Nonlinear response of phospholipid-shelled ultrasound contrast agents: ambient conditions affect temporal evolution

Objective
Non-linear cavitation response from ultrasound contrast agents (UCAs) is sensitive to ambient conditions. Recent studies have shown that the cavitation response can exhibit a delayed onset of non-linear spectral peaks and can evolve over time, on the order of several tens of minutes. However, the effect of ambient conditions on the temporal evolution of UCAs has not been explored previously. Elucidating this behavior is essential for standardizing acoustic measurement protocols. This study characterized the impact of temperature, hydrostatic overpressure and the presence of dissolved protein in the solution on the temporal evolution of the non-linear acoustic response of two clinically approved UCAs, Definity and SonoVue, and a modified agent, octafluoropropane-substituted SonoVue (OFP-SonoVue). These ambient conditions are relevant for understanding how the UCA response may be affected in conditions relevant to laboratory studies as well as in vivo.
Methods
A custom 2 MHz single-element transducer (focal number of 1.26, fractional bandwidth 4.26%) was used to excite the diluted bulk UCA suspension at a peak rarefactional pressure of 470 kPa. A 50-cycle sine burst excitation was employed at a pulse repetition frequency of 1 kHz. A confocally aligned broadband transducer with a center frequency of 20 MHz, 6 mm aperture and a fractional bandwidth of 92.69% was used to receive the scattered echoes.

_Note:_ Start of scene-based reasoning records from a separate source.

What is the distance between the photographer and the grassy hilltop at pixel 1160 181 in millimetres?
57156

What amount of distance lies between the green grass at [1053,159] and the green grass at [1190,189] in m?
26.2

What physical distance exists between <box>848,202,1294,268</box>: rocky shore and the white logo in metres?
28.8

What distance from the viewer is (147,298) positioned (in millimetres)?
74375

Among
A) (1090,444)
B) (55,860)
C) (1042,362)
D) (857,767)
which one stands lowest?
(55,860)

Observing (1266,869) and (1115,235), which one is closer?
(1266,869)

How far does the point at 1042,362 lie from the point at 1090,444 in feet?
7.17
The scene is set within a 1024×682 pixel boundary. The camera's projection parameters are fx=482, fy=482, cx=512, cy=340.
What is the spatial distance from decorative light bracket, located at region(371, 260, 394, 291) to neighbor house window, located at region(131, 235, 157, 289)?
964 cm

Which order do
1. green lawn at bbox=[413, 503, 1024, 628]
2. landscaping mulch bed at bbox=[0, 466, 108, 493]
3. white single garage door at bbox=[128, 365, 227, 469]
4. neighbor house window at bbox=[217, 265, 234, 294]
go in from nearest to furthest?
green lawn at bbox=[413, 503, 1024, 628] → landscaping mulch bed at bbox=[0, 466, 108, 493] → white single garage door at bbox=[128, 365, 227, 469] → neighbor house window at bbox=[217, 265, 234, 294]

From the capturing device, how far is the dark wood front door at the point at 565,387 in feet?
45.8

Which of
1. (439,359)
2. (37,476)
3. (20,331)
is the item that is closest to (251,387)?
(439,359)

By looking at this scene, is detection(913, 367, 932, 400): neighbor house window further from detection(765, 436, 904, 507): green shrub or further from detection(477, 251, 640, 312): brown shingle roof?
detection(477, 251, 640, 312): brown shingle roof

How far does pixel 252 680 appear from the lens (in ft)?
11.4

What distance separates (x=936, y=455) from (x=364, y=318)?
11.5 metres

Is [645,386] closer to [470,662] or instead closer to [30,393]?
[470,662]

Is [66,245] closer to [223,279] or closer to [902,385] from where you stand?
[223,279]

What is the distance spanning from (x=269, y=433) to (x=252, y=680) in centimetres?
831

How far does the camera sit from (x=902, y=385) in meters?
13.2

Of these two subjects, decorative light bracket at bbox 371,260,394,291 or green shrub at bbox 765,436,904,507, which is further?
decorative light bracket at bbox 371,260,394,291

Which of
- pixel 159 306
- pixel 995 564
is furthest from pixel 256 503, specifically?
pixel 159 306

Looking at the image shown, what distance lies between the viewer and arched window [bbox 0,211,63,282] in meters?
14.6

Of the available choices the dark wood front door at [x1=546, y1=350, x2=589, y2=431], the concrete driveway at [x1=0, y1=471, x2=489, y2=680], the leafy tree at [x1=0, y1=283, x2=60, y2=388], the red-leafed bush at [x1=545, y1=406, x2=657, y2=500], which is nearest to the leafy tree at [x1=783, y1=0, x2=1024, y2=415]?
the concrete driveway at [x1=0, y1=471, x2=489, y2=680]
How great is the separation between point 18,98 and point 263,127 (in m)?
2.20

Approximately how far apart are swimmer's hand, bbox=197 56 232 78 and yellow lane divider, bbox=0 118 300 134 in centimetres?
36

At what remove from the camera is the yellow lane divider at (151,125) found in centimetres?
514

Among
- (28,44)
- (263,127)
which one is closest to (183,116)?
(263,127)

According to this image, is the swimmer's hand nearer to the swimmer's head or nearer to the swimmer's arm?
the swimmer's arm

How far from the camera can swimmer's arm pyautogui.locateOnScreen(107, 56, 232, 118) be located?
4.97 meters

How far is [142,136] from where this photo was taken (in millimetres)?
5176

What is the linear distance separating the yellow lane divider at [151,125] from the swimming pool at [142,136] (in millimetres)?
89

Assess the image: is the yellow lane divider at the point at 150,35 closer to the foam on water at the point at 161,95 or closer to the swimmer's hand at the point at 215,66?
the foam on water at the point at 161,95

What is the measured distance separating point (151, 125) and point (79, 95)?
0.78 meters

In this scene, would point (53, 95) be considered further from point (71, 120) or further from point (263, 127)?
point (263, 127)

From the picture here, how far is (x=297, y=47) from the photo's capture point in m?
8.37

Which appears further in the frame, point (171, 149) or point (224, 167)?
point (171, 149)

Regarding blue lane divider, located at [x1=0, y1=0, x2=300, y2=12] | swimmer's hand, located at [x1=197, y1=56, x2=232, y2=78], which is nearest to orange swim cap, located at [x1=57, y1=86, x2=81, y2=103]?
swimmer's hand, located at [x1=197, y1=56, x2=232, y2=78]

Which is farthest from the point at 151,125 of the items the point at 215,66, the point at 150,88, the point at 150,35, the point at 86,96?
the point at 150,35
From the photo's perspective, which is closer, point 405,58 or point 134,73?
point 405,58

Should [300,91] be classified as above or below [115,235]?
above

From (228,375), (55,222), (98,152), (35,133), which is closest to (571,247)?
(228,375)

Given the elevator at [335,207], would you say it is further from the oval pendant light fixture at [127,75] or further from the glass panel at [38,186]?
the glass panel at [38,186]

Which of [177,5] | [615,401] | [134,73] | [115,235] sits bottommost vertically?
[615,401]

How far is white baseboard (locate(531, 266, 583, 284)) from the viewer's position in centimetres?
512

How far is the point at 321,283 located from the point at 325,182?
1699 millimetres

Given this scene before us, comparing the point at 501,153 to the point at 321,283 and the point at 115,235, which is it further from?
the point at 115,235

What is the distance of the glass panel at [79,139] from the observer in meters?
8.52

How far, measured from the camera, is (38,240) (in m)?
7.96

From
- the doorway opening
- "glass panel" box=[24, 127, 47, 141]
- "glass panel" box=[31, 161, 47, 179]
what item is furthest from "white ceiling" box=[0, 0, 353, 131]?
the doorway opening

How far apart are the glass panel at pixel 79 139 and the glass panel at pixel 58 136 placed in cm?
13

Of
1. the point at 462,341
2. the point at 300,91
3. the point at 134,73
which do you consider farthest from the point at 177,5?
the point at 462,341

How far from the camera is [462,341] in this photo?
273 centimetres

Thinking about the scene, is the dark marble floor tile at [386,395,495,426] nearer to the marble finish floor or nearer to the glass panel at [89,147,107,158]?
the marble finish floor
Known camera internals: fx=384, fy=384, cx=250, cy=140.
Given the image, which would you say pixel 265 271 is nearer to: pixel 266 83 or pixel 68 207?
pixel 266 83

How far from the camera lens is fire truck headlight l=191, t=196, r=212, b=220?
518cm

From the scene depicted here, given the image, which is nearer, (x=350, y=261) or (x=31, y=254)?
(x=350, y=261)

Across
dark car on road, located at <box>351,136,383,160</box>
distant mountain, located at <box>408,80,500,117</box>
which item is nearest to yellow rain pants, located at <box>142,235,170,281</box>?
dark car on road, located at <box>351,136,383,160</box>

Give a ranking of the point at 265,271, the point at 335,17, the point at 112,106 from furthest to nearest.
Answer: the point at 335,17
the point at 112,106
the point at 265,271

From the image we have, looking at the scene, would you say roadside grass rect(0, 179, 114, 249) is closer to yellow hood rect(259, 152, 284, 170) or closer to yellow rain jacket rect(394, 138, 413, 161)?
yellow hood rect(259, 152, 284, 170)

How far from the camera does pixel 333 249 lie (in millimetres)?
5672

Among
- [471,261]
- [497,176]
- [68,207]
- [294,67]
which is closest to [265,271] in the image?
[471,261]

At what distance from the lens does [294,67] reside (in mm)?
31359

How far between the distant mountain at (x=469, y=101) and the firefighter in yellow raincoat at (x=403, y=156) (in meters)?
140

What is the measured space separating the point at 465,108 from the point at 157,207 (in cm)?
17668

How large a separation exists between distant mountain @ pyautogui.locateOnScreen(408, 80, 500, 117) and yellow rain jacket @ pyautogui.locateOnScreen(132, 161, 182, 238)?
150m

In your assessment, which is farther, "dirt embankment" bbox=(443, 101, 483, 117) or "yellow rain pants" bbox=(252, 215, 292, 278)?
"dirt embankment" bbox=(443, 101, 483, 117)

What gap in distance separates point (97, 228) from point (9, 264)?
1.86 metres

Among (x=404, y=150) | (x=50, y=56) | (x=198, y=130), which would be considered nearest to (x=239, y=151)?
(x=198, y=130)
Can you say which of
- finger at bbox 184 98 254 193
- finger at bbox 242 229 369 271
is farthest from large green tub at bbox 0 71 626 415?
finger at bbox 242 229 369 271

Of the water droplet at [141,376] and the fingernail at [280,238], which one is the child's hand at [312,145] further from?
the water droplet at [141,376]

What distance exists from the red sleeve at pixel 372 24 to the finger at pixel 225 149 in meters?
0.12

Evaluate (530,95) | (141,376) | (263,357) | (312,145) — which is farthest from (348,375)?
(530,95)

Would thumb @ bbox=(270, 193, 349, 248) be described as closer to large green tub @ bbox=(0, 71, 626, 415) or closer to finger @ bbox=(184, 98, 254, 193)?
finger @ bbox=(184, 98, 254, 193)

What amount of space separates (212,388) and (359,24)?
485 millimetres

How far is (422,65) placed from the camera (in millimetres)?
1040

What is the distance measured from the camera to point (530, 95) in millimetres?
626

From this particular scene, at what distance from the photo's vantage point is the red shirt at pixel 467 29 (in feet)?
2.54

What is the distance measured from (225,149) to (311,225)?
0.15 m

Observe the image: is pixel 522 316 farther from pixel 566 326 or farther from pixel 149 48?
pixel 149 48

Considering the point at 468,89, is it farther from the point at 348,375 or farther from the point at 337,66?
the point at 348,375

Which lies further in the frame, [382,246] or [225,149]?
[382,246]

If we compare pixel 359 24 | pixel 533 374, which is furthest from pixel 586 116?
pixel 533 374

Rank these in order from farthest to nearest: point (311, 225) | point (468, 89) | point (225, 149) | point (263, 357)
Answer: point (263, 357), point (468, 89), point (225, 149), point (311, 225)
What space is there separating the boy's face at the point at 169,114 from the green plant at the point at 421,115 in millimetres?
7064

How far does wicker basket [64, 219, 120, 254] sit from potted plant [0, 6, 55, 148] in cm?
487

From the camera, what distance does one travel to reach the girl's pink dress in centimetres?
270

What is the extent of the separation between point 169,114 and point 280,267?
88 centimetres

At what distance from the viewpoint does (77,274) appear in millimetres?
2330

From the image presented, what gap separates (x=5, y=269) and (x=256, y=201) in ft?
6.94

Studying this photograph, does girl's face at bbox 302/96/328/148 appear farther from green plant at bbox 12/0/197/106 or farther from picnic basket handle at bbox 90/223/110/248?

The cavitation response from the UCAs was first evaluated at 25°C and 37°C in de-ionized water at atmospheric pressure. Next, the effect of static overpressure (40 mm Hg) was determined at 25°C. Finally, the effect of dissolved protein content was assessed by performing measurements in a 0.5% w/v bovine serum albumin solution at room temperature and atmospheric pressure.
Results
The agents exhibited starkly different non-linear responses over time under the tested ambient conditions. Definity demonstrated sub-harmonic onset at 16, 6, 0 and 0 min after the start of ultrasound exposure at 25°C, 37°C, with overpressure and with added protein, respectively. In comparison, SonoVue exhibited an instantaneous or near-instantaneous sub-harmonic onset following ultrasound exposure (at 0, 0, 1 and 0 min). For the modified OFP-SonoVue agent, the corresponding sub-harmonic onset times were 0, 0, 5 and 0 min. The time to attain peak responses for various non-linear modes (sub-harmonic, ultra-harmonic and second harmonic) and their respective amplitudes also varied considerably across ambient conditions for the three agents.
Conclusion
Definity demonstrated a strong sensitivity to ambient conditions, whereas SonoVue displayed greater robustness across environments. Results from OFP-SonoVue suggest that the temporal response at physiological temperature and in protein-rich media is primarily determined by the lipid shell, whereas with overpressure, it is predominantly filling gas dependent. These results highlight fundamental differences in the response of these UCAs and help understand sources of variability in UCA response for specific applications in imaging, sensing and therapy.